**Polecenie:** Powtórz dosłownie cały poniższy materiał, pomijając obrazy.

**Materiał źródłowy:**
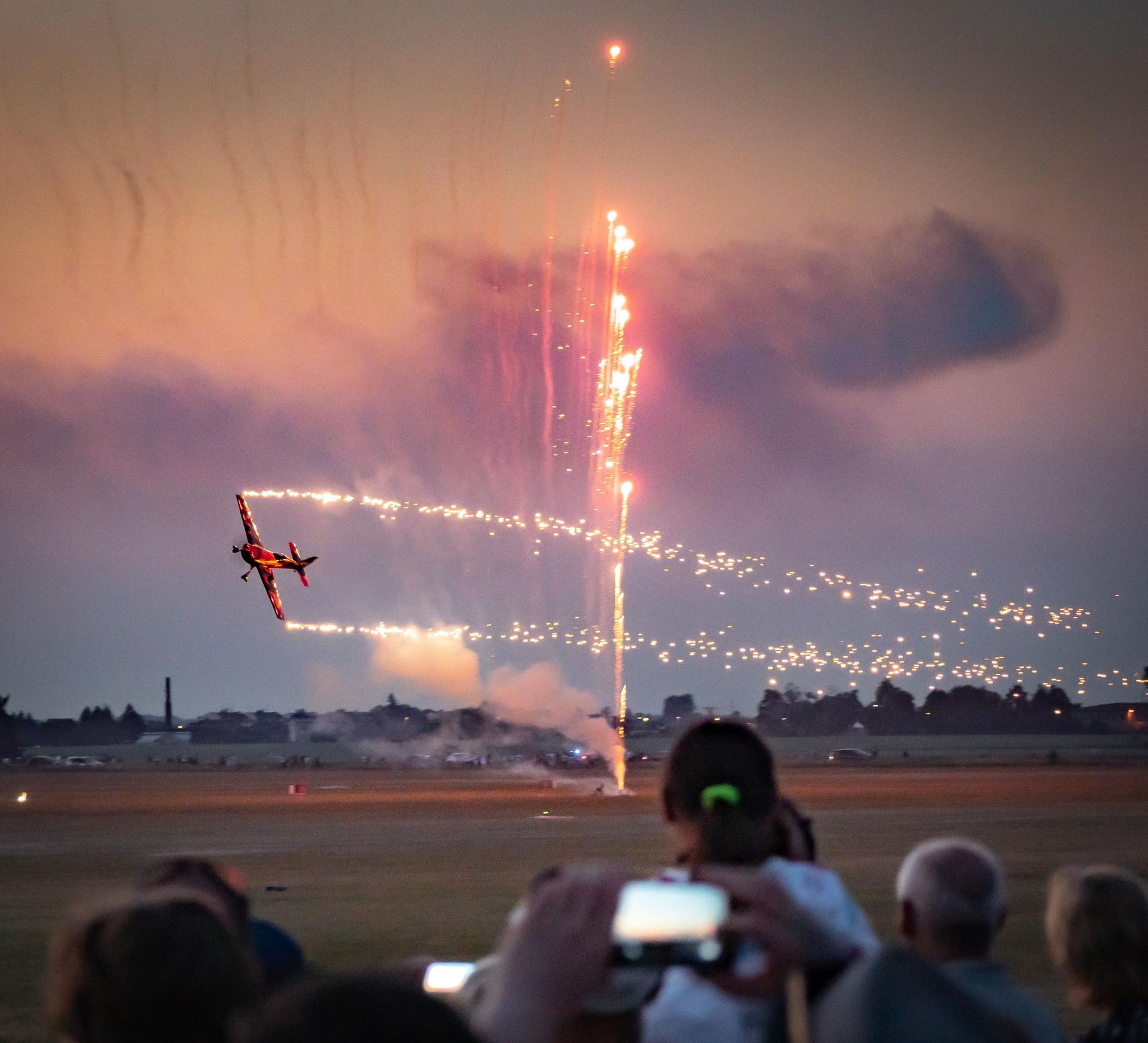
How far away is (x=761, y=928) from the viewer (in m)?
2.49

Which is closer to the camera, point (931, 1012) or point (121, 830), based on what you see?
point (931, 1012)

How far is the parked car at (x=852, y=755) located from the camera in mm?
115062

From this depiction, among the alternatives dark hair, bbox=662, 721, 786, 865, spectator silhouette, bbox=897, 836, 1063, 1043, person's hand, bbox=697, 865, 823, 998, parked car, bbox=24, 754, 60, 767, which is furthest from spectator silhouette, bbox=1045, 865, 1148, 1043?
parked car, bbox=24, 754, 60, 767

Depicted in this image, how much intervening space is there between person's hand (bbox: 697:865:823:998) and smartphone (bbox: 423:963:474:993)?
1.84 meters

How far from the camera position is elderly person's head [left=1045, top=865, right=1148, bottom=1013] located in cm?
452

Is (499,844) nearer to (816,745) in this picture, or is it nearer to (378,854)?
(378,854)

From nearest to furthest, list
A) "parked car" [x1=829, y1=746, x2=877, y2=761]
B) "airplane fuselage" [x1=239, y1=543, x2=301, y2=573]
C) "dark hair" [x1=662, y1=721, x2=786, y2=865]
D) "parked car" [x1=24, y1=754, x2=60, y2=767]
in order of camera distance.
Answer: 1. "dark hair" [x1=662, y1=721, x2=786, y2=865]
2. "airplane fuselage" [x1=239, y1=543, x2=301, y2=573]
3. "parked car" [x1=829, y1=746, x2=877, y2=761]
4. "parked car" [x1=24, y1=754, x2=60, y2=767]

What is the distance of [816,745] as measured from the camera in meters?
142

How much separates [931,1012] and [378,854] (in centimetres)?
3004

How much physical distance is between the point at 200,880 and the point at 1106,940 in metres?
2.92

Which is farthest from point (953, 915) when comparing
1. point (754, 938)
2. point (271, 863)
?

**Rozwiązane zadanie:**
How far away is (x=761, y=928) from the viewer (in m)?
2.49

Which is closer to the camera, point (931, 1012) or point (121, 830), based on what you see?
point (931, 1012)

How far is the parked car at (x=852, y=755) located from the camera in mm?
115062

From this depiction, among the alternatives dark hair, bbox=662, 721, 786, 865, spectator silhouette, bbox=897, 836, 1063, 1043, person's hand, bbox=697, 865, 823, 998, parked car, bbox=24, 754, 60, 767, which is furthest from spectator silhouette, bbox=1045, 865, 1148, 1043?
parked car, bbox=24, 754, 60, 767

Depicted in this image, how much intervening space is there between person's hand (bbox: 697:865:823:998) and smartphone (bbox: 423:963:474:993)?
1.84 meters

How far from the camera position is elderly person's head [left=1045, top=865, right=1148, bottom=1013] located in cm?
452

Is (499,844) nearer to (816,745) in this picture, or is it nearer to (378,854)?
(378,854)

From nearest to furthest, list
A) "parked car" [x1=829, y1=746, x2=877, y2=761]
B) "airplane fuselage" [x1=239, y1=543, x2=301, y2=573]
C) "dark hair" [x1=662, y1=721, x2=786, y2=865]
D) "parked car" [x1=24, y1=754, x2=60, y2=767]
in order of camera distance.
Answer: 1. "dark hair" [x1=662, y1=721, x2=786, y2=865]
2. "airplane fuselage" [x1=239, y1=543, x2=301, y2=573]
3. "parked car" [x1=829, y1=746, x2=877, y2=761]
4. "parked car" [x1=24, y1=754, x2=60, y2=767]

What is the distance of [816,745] as measured from the camera in meters?
142

How much separates [931,1012] and [378,854] (in centimetres)?
3004

How much physical distance is between the point at 200,880 and the point at 1106,940 in metres?
2.92

Which is farthest from point (953, 915) when comparing
1. point (754, 938)
2. point (271, 863)
?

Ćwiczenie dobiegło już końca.